Predictor Factory was developed for retail, financial and telecommunication domains. Nevertheless, Predictor Factory was also successfully applied in medicine, entertainment and education domains.
A rule of thumb: 1GB of data/hour.
Whenever we are dealing with 1:n relationship between the target table (the metric table) and dimension table, it is common to apply aggregate functions like SUM, COUNT, MIN or MAX to reduce the count of tuples (rows) in the dimension table to the count of tuples in the target table. But while this reduction is convenient, we are loosing information.
Fortunately, it is simple to devise aggregate functions that involve no information loss. For example, consider a binary column with values {Non-Fiction, Fiction}. Then all we have to do is to perform prime-coding ‘Non-Fiction’= 2,‘Fiction’= 3 and calculate the product of the primes (ACORA, 2005). But do we actually want to preserve all the information?
Nevertheless, whenever we are performing classification, we generally want to loose information. For example, let's consider a single table with n binary attributes (n>1) and one binary target. Let's also assume that all of the attributes are independent of each other. And that each attribute has the maximal possible entropy. Then whenever we want to perform classification, we have to loose information, because at the input we have more information than we want to have at the output.
Are there some scenarios in machine learning where we do not want to loose any information? Indeed, whenever we are performing an unsupervised exploratory analysis, we (may) want to find all patterns in the data. Association rules and ILP algorithms are then good candidates for the task.
When you want to perform classification (calculate Propensity to Buy, Customer Lifetime Value, Share of Wallet…) on data in your database, you soon realize you have a problem. Data in the database are spread across several tables. But classifiers accept only one table.
You can do what you always do when you have several tables to merge. You join them. But go ahead. Try it. Soon you realize that the resulting table would contain too many rows and columns to be computable. Dead end? Not exactly. SQL conventionally offers aggregate functions (like mean, sum…) with which you can deal with that pesky 1:n and n:n relations that are causing that growth of row count. And that is exactly the solution, which IBM uses. SAS, SAP and Microsoft use it as well. And they all define the transformations manually.
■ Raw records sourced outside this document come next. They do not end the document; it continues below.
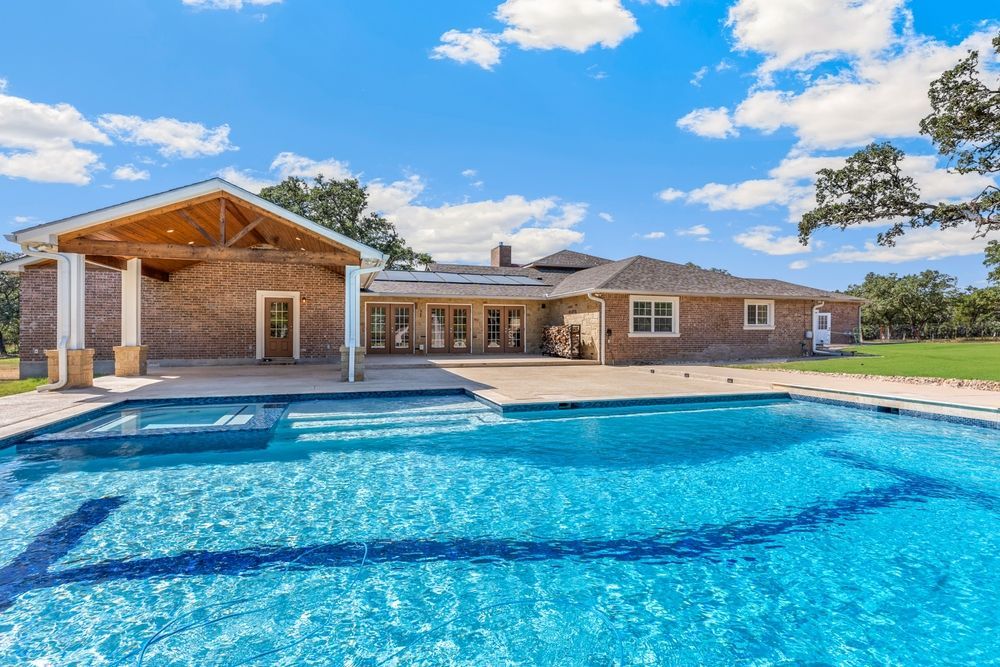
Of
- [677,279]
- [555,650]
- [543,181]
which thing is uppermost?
[543,181]

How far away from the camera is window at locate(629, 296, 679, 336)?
16531 mm

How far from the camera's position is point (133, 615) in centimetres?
265

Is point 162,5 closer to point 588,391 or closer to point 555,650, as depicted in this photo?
point 588,391

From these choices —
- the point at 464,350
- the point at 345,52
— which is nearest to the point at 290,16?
the point at 345,52

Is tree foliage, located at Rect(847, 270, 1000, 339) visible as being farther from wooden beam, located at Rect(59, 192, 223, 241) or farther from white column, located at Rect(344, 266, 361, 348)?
wooden beam, located at Rect(59, 192, 223, 241)

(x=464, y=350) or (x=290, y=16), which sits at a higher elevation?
(x=290, y=16)

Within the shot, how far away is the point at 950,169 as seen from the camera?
42.7 feet

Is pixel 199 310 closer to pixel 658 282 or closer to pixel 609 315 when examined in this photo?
pixel 609 315

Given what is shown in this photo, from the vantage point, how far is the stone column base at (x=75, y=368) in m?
9.20

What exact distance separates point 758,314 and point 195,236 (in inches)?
697

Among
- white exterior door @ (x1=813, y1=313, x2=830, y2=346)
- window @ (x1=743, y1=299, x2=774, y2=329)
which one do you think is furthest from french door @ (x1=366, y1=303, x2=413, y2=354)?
Result: white exterior door @ (x1=813, y1=313, x2=830, y2=346)

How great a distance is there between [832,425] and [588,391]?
12.5 feet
Why do they define transformations manually? It’s because structure of each database is unique and that prevented deployment of trivial automatization methods. Nevertheless, the relational paradigm is so formalized and simple that automated conversion of several tables into a single table is doable. And the software that does it is named Predictor Factory.
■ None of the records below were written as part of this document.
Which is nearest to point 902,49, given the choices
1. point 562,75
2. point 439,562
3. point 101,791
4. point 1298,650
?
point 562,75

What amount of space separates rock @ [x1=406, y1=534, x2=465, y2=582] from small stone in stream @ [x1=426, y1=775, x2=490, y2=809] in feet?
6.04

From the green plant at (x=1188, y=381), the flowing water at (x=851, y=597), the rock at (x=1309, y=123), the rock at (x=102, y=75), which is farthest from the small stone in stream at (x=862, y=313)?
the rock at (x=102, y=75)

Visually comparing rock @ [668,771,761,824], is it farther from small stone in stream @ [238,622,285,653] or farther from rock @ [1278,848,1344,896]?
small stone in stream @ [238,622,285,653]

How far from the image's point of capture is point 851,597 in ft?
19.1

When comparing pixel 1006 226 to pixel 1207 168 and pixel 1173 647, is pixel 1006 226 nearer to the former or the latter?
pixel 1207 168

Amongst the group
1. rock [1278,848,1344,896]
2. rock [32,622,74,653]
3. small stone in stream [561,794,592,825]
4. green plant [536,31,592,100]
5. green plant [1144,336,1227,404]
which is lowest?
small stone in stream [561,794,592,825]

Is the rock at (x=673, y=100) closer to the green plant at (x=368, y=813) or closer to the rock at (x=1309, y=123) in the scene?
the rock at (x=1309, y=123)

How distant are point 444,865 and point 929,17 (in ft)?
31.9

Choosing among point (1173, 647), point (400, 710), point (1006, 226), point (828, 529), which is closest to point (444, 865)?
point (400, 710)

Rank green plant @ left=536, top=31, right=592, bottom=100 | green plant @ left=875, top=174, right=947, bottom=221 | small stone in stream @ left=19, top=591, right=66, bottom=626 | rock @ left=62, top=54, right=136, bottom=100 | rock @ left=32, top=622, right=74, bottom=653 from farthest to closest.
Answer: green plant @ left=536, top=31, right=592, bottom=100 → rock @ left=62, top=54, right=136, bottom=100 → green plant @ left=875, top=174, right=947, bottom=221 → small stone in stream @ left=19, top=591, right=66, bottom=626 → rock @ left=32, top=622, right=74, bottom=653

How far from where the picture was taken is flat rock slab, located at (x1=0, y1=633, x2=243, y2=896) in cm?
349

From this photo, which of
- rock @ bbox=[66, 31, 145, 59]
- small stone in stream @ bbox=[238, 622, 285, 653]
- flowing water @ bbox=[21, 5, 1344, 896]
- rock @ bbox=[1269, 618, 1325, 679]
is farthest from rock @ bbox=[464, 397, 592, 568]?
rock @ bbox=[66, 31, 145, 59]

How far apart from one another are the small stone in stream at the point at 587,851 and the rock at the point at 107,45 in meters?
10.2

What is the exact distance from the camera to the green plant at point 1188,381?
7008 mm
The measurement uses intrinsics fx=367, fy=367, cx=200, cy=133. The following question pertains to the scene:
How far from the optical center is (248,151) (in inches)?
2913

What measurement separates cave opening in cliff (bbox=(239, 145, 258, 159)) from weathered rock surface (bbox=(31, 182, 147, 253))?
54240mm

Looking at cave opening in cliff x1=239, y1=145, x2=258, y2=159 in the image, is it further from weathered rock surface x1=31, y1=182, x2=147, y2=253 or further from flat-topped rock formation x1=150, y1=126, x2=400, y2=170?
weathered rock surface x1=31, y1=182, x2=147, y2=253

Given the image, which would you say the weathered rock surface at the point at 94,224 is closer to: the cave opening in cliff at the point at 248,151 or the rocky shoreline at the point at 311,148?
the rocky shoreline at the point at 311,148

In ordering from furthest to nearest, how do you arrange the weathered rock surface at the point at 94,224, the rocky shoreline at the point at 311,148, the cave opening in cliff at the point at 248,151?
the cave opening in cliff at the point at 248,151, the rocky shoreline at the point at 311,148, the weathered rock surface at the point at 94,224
Predictors are evaluated by Chi2 (in case of classification) or by Pearson correlation coefficient (in case of regression). If multiple targets are defined, the maximal relevance is used.
Yes, it can. But a great many of predictors will be returned because the embedded feature selection requires presence of the target in order to work.
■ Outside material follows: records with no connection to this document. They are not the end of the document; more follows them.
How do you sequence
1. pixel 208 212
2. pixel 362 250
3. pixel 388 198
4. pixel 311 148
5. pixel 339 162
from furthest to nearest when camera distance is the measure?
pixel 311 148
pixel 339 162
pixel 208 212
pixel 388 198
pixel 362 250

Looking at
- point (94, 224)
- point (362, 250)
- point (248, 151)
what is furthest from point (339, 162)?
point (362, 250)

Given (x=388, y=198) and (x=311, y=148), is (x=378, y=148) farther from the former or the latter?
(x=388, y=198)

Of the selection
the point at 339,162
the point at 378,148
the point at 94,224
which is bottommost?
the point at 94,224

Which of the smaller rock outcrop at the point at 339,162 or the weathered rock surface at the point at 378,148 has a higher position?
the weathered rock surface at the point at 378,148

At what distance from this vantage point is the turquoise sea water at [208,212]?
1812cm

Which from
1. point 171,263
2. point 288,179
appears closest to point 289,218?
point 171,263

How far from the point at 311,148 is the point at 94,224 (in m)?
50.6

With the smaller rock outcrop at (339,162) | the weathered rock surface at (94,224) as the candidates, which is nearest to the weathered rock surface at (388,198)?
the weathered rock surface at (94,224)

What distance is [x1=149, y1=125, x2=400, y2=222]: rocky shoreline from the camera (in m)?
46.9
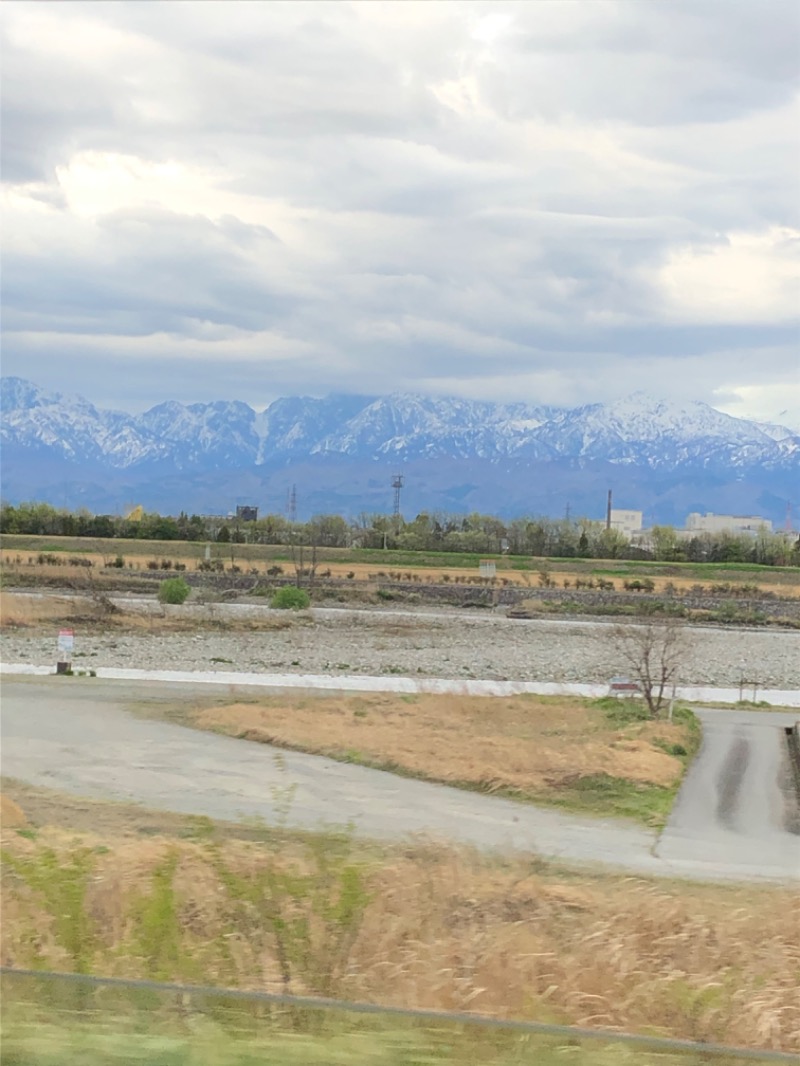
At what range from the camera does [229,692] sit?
2442 cm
Since all data stays in the database and only SQL commands and summary tables are transmitted between the database and Predictor Factory, the bottleneck is commonly the database, not the connection with the database.
In that case you have to create the target table. This step is intentionally left on the user because it is a crucial step - if Predictor Factory miscalculates a few predictors, nothing happens. But if Predictor Factory miscalculated target table, everything would be wrong.
Composite ids in the target table can't be defined in the GUI. You have to create an artificial id.
There two ways how to login to the server:
By default only Windows Authorization is allowed. To permit login by usernam-password combination, see Microsoft documentation. To login to the local database with Windows Authorization, use a following JDBC URL template:
jdbc:sqlserver://localhost:1433;integratedSecurity=true
as stated on StackOverflow. Also do not forget to allow TCP/IP as stated on StackOverflow.
To disable or limit the logging into the terminal, edit log4j.properties file in config directory.
Yes, you can. Predictor Factory takes two arguments, the connection name in config/connection.xml and the database name in config/database.xml file. The graphical user interface does nothing else than edits these two configuration files and calls:
java -cp PredictorFactory.jar run.Launcher GUI GUI
java -Xmx1024m -jar PredictorFactory.jar
Where -Xmx1024m means that Predictor Factory can use up to 1GB of RAM.
Predictor Factory can’t utilize tables, that aren’t somehow (directly or via other tables) connected to the target table. The connection can be defined either via foreign keys or in an XML.
If the “temporal unit” in Predictor Factory setting is set to month, you may easily end up with an error on Oracle or Teradata, because the SQL standard defines overly naive arithmetic on temporal data (see for example the sixth bullet at interval arithmetic). Use days as the “temporal unit” as a workaround. Of course, the real solution is to use non-standard functions like “add_month”. But this functionality has to be implemented and thoroughly tested for each supported databases → it will be implemented only if someone needs it.
For some tasks, character comparison is not happening in the database but in Java. And Java (including JDBC drivers) is case sensitive.